Work to complete —
Wherever "annotators" shows up in the records below, copy the whole line.

Recorded information —
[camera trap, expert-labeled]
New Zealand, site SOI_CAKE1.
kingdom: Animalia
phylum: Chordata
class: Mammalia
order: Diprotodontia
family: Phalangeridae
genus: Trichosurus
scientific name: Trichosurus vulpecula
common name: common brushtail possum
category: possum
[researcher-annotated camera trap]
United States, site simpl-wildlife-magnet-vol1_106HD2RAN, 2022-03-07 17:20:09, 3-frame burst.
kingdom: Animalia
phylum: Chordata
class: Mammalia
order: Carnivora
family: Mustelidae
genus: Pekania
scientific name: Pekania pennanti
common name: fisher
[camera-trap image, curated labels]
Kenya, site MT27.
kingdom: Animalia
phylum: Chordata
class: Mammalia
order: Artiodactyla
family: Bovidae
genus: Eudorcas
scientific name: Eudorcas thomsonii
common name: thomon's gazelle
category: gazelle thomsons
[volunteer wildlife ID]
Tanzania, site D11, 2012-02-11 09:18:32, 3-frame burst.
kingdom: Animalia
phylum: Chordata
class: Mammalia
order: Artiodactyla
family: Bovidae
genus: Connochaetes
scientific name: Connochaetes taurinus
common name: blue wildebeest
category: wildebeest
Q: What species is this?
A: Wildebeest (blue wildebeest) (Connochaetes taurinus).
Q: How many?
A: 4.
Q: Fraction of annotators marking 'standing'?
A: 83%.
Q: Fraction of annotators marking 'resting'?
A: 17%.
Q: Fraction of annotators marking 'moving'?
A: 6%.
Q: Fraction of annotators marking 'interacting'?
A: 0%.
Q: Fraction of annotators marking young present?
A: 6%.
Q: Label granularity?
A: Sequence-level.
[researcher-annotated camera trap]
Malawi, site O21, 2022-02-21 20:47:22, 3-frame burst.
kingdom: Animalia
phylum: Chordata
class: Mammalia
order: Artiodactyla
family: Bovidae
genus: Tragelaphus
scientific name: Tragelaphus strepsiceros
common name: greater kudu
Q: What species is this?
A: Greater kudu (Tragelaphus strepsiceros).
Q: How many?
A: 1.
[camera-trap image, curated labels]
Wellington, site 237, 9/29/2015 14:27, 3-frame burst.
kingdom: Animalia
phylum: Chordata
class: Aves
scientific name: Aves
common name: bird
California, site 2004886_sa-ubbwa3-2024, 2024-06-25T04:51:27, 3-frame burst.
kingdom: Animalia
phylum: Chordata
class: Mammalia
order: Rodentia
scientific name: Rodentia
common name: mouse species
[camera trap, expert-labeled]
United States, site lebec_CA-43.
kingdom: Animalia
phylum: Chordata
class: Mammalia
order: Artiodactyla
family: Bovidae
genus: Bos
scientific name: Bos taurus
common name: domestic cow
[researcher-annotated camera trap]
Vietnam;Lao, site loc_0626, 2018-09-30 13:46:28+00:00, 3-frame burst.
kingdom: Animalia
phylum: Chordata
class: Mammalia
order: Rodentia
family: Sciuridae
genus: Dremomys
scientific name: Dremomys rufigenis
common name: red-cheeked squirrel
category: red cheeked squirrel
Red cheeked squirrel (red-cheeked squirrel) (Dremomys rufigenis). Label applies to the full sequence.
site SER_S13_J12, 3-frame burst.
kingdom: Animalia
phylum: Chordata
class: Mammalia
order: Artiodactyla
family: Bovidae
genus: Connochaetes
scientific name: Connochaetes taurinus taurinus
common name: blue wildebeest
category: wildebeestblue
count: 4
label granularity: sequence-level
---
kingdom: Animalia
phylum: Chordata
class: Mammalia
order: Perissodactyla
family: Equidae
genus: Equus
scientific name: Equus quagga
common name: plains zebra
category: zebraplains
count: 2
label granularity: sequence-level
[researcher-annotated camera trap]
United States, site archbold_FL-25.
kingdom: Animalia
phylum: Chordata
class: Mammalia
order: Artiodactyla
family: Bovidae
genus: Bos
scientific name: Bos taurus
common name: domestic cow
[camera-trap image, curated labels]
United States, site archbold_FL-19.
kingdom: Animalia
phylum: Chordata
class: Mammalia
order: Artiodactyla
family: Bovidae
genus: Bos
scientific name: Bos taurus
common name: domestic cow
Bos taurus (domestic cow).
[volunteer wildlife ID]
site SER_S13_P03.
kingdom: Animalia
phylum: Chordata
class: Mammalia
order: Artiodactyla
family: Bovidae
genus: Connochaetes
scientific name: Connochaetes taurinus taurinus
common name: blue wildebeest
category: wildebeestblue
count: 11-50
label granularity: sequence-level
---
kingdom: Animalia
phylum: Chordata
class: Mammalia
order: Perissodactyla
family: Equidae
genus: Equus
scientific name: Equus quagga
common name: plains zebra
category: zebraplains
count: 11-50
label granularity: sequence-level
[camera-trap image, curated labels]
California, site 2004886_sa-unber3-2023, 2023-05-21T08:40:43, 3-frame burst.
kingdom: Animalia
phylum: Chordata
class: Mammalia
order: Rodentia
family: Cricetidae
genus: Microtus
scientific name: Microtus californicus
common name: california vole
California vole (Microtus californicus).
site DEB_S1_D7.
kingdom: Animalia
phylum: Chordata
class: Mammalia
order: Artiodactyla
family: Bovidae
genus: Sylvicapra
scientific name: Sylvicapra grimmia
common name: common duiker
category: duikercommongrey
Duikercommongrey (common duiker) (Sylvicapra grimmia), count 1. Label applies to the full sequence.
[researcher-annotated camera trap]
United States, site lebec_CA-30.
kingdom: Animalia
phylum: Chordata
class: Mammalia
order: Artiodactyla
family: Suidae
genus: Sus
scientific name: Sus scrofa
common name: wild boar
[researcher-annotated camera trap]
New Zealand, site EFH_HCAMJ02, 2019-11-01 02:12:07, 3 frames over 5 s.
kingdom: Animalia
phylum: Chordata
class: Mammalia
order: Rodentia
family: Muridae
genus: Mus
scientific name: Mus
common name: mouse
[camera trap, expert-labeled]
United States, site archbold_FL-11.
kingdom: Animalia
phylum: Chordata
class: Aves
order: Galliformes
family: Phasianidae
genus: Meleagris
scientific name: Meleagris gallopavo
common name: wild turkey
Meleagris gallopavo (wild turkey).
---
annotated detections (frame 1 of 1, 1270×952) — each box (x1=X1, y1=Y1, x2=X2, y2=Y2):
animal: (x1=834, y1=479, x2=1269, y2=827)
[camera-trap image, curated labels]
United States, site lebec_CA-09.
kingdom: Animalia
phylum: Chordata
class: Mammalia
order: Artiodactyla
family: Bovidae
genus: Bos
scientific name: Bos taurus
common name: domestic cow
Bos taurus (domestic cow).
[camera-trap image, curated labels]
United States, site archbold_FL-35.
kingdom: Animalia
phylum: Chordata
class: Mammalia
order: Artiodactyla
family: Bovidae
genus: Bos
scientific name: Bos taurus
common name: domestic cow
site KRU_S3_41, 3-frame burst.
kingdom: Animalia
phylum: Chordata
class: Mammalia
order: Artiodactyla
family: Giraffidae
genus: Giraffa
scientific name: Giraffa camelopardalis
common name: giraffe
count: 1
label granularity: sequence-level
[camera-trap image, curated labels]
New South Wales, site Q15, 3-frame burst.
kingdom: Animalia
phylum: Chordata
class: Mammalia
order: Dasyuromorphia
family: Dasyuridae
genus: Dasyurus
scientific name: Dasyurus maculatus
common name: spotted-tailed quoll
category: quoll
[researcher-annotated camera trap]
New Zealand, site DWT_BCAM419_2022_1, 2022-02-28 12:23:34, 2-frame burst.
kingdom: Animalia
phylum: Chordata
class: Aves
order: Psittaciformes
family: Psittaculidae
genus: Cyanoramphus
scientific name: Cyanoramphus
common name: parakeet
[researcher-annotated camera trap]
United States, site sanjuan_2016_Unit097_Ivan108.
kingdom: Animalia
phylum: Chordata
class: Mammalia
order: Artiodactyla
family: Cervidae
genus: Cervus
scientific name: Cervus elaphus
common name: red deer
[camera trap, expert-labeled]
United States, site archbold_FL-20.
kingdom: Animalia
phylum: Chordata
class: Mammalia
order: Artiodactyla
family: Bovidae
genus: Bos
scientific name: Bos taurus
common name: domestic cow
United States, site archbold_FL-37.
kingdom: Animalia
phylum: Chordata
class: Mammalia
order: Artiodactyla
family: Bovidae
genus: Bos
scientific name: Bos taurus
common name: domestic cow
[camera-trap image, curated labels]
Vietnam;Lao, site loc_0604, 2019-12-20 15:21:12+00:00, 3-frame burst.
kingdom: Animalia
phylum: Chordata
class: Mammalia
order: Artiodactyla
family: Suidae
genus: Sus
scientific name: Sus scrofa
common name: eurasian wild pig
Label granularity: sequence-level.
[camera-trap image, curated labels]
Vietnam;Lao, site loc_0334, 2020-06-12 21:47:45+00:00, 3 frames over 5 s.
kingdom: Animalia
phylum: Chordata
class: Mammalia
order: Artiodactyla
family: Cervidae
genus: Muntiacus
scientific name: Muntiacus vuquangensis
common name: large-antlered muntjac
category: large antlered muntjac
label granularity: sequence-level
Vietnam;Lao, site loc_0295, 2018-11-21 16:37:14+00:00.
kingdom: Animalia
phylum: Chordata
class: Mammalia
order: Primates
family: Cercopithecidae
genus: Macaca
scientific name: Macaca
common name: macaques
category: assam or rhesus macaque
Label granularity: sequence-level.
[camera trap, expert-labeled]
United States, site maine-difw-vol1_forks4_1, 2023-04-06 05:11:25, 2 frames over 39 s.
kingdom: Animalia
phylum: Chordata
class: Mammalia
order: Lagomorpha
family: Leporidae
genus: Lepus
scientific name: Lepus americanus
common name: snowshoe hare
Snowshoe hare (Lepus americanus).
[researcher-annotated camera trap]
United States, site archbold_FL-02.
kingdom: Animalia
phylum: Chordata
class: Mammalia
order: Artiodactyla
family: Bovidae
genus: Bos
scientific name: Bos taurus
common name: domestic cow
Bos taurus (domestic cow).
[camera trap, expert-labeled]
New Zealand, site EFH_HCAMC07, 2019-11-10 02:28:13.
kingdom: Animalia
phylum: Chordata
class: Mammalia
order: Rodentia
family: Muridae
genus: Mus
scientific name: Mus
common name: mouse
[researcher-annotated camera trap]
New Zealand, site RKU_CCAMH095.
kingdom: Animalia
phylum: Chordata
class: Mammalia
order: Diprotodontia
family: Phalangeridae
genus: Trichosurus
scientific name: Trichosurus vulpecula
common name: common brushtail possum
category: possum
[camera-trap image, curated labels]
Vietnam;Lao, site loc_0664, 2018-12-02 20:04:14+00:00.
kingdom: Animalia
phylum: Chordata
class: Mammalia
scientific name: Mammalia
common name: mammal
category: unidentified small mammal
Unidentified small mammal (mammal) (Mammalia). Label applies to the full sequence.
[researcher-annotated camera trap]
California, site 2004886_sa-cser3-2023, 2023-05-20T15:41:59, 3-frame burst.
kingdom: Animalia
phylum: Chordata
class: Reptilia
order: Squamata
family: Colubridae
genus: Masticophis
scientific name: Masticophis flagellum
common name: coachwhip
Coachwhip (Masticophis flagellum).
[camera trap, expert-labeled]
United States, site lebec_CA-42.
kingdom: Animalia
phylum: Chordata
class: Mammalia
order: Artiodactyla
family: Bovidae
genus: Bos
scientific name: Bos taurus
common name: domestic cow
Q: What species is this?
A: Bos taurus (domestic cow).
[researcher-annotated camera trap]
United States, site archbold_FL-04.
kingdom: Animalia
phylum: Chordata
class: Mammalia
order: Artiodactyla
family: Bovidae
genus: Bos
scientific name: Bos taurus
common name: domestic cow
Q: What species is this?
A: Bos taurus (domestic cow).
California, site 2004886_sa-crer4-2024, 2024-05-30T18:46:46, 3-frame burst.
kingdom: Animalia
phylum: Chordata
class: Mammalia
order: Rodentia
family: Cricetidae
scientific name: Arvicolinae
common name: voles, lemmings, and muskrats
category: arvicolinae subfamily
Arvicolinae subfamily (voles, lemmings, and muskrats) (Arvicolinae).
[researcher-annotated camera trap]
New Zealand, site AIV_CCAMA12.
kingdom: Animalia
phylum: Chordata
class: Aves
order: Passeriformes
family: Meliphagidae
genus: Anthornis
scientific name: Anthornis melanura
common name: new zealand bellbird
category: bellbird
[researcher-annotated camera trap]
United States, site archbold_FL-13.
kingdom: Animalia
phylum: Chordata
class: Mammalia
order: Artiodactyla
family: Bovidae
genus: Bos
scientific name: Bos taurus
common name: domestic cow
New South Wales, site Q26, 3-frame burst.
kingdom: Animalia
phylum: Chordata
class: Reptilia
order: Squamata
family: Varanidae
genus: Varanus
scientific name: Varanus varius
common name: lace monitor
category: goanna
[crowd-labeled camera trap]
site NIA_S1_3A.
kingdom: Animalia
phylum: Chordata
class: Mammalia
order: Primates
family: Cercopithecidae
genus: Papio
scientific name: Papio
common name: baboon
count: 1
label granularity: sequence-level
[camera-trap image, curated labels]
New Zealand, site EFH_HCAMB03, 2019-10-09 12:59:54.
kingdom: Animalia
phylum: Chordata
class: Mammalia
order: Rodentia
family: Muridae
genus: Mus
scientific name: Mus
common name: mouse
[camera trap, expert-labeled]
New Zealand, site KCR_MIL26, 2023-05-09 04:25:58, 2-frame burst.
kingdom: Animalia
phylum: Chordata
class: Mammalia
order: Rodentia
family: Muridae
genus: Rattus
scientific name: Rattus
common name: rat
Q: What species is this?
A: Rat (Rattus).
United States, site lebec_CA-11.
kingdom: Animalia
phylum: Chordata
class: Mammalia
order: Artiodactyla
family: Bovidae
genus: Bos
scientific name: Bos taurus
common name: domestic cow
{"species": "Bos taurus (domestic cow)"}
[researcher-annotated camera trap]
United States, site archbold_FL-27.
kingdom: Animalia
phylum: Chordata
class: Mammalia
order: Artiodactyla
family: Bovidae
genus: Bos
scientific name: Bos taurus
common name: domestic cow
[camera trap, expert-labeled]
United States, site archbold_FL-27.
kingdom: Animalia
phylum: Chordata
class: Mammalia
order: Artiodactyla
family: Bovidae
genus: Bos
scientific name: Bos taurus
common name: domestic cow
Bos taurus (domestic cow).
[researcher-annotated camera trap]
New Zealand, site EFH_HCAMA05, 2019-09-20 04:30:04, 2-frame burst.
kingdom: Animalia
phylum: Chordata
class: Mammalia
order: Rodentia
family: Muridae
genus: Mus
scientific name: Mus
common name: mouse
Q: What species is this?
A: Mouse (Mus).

Response for this exercise —
Q: Fraction of annotators marking 'standing'?
Q: Fraction of annotators marking 'resting'?
Q: Fraction of annotators marking 'moving'?
Q: Fraction of annotators marking 'interacting'?
Q: Fraction of annotators marking young present?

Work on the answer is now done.